We’ve been selecting for weird traits in dogs long before we ever thought of showing them.

We love novelty, and this is one the things dogs have to accept when they joined up with our kind.

We don’t care too much about smells– unless they are really rank.

But we do care about what things look like.

A few days ago, I watched a video where a duck farmer was selecting which ducks from his flock were going to be culled. He had two breeds of domestic mallard, the Rouen, which is like a larger version of the wild duck, and the Pekin, which is the classic big white duck.

The two breeds had crossed, producing ducks with unusual spotting, and because the farmer was looking for more hybrid vigor than the pure Rouen strain he had, the pure Rouens got culled, as did any crossbreeds with more banal spotting.

He wasn’t selecting for color, but the weirdness of color made him hesitate about killing them. Their weird spots will be passed onto the next generation, and those ducklings with that coloration will be the ones most likely to survive to pass on their offspring.

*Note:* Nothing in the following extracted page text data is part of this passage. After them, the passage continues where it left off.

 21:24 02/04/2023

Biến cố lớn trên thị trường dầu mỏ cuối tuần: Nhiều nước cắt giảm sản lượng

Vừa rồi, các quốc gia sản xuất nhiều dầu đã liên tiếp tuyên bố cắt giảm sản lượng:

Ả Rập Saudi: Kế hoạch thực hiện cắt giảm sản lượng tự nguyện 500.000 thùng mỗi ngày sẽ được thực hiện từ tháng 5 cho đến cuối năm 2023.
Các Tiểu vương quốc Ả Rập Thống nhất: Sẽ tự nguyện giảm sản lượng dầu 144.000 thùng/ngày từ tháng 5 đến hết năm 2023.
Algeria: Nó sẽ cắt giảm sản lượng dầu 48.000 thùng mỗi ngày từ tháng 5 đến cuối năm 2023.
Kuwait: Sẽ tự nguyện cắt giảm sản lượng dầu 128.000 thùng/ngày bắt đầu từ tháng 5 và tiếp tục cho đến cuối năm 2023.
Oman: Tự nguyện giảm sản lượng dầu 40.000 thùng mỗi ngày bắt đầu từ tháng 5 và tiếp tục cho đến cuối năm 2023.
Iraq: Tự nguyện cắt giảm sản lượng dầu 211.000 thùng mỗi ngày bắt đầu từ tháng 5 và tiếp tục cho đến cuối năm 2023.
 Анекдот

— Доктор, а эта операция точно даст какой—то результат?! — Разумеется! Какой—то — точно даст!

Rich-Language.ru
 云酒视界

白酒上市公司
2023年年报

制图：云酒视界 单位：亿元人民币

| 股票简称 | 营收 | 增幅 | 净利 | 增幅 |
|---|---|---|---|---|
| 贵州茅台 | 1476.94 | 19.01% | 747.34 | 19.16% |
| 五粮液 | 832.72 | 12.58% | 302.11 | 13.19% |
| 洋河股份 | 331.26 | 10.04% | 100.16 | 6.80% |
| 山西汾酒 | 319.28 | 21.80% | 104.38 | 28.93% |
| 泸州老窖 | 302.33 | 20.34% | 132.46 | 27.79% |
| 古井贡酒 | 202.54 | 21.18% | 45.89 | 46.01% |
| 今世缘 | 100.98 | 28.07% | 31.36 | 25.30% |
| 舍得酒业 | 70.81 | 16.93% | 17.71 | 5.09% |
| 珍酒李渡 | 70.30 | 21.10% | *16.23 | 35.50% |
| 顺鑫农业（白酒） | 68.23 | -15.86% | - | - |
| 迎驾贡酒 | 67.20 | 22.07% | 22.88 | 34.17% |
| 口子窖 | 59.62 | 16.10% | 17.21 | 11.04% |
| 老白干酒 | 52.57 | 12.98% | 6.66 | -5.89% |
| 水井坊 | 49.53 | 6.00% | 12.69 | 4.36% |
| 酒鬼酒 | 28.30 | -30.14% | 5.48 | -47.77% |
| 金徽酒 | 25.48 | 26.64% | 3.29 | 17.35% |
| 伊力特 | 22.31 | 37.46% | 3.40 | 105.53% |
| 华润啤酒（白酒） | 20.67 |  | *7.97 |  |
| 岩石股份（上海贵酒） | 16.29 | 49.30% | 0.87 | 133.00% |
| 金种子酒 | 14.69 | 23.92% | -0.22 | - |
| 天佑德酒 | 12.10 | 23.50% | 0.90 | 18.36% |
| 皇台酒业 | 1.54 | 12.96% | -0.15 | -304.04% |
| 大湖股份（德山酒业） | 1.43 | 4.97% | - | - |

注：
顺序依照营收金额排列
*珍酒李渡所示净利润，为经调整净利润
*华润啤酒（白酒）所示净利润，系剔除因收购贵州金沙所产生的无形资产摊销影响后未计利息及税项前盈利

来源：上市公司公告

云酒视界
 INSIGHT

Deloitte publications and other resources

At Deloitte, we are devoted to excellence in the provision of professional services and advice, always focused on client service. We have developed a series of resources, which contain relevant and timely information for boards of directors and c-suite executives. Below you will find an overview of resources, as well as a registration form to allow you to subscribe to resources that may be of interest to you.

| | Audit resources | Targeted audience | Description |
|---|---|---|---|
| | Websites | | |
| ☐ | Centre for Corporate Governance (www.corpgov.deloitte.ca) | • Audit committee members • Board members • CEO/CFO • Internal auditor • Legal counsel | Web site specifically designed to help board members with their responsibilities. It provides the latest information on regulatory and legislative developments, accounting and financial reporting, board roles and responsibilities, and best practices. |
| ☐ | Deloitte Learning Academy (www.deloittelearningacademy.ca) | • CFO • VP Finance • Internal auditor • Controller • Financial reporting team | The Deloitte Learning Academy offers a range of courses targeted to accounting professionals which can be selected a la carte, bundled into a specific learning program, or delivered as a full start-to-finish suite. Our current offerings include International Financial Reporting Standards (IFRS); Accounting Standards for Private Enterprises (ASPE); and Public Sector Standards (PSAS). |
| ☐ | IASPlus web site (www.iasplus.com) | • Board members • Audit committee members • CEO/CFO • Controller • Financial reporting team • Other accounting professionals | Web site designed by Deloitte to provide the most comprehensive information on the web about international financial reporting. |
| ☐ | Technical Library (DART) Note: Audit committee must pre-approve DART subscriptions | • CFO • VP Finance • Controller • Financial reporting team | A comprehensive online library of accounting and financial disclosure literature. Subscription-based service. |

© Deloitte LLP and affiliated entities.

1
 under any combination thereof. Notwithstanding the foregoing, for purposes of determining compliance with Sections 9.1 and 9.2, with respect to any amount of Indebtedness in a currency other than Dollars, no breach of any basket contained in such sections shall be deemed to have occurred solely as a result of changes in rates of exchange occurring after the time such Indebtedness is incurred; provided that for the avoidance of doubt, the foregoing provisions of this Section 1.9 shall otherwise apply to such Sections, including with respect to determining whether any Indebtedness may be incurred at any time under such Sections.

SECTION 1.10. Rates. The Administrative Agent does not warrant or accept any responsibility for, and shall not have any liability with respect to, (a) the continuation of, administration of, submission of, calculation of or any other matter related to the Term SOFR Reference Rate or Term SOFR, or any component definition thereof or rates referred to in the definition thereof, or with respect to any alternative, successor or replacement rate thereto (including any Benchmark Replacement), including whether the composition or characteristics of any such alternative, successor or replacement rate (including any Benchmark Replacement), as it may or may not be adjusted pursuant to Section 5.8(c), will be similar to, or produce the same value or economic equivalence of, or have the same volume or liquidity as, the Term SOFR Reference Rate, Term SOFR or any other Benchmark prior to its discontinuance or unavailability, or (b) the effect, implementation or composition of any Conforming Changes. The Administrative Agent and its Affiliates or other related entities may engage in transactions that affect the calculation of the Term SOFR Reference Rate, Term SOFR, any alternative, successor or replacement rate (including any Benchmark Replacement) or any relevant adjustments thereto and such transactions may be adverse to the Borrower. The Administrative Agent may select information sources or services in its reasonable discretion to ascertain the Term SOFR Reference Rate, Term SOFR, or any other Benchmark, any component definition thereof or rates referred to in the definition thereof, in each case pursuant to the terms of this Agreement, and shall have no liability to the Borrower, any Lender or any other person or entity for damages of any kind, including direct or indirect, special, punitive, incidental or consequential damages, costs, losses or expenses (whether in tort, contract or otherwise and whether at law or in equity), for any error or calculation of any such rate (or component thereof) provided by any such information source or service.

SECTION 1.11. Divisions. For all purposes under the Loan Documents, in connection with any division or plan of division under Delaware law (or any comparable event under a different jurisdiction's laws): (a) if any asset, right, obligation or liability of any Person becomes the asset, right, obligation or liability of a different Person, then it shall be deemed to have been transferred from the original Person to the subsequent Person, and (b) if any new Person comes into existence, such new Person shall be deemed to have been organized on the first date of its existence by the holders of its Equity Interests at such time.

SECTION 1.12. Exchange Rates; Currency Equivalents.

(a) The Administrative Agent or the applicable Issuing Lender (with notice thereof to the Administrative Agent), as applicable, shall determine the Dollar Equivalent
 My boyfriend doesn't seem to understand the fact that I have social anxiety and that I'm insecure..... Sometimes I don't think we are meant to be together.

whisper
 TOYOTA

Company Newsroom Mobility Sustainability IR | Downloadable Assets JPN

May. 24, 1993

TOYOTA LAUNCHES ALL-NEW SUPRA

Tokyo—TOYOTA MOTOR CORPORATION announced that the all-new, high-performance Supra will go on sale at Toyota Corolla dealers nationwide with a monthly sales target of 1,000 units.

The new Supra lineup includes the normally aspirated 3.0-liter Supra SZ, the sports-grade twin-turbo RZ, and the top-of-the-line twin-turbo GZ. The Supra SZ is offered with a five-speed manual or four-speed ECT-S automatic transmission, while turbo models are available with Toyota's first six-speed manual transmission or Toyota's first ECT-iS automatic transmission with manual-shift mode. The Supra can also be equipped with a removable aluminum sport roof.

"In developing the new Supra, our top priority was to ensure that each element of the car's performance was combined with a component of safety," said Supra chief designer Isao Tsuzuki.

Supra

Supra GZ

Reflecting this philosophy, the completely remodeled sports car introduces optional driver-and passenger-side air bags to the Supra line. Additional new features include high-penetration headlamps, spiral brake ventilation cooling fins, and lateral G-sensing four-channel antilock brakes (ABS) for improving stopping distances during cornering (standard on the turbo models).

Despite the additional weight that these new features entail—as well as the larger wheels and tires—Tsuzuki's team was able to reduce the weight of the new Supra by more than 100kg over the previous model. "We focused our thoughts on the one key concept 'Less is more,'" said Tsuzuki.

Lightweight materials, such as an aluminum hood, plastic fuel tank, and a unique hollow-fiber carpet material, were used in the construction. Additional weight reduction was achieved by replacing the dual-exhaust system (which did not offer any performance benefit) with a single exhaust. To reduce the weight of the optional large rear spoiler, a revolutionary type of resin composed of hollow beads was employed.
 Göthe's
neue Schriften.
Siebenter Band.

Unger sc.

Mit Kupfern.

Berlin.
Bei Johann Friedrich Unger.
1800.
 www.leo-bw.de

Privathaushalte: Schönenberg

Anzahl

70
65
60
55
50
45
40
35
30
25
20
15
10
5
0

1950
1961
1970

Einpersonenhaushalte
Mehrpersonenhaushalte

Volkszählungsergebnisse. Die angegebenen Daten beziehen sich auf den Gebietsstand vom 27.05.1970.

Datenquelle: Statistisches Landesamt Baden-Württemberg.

Our attraction to weirdness creates strange selection pressures in our domestic animals. In dogs, this attraction can be pretty banal, as it is with this double-nosed pointer.

However, as we’ve seen time and again, we’ve done a lot of harm with our attraction for novelty.

The bulldog that cannot whelp or mate without veterinary assistance and double merle collie with no eyes are both what happens when our desire to select for novelty runs amok.

We need to understand that our nature has to be controlled.

Otherwise, our selection pressures will lead to more misery.